Problem to work on
From the passage on Fluxus kits below, set down word for word the part that opens with the words containing "Following the idea" and closes with "Experimental Television (1964).".

Excerpted passage
.....

Following the idea of the ‘Fluxkit’ that George Maciunas conceived in 1964, Fluxus artists produced multiple editions of kits encompassing a selection of miscellaneous objects and paper as graphic scores for the user to read or manipulate, as with interactive games. The kits were packed together in a small attaché case for sale, which was first advertised in the fourth Fluxus newspaper, FLuxus cc fiVe ThReE that also contained Nam June Paik’s essay, Afterlude to the Exposition of Experimental Television (1964).

.....

Material provided
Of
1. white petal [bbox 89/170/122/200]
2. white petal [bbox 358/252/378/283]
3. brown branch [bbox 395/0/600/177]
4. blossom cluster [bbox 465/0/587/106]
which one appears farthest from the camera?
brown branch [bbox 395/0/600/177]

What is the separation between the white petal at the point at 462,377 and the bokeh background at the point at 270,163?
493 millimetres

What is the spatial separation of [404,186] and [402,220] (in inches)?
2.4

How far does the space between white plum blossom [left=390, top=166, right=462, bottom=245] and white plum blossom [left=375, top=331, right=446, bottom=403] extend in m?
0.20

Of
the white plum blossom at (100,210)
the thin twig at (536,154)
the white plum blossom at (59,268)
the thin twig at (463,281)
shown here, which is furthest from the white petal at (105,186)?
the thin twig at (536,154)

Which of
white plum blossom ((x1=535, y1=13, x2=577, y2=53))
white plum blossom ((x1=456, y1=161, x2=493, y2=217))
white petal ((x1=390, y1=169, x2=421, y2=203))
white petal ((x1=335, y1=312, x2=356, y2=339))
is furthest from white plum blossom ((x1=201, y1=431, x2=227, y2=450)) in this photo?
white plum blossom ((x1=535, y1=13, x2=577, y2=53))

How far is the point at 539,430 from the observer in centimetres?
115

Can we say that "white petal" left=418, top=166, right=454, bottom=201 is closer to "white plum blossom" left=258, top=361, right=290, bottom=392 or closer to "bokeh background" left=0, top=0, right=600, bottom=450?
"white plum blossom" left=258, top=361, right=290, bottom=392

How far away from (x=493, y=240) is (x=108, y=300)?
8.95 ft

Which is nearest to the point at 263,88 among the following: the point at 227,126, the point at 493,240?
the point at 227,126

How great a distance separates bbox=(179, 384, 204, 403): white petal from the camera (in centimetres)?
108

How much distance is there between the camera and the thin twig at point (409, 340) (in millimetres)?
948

.....

Task answer
Following the idea of the ‘Fluxkit’ that George Maciunas conceived in 1964, Fluxus artists produced multiple editions of kits encompassing a selection of miscellaneous objects and paper as graphic scores for the user to read or manipulate, as with interactive games. The kits were packed together in a small attaché case for sale, which was first advertised in the fourth Fluxus newspaper, FLuxus cc fiVe ThReE that also contained Nam June Paik’s essay, Afterlude to the Exposition of Experimental Television (1964).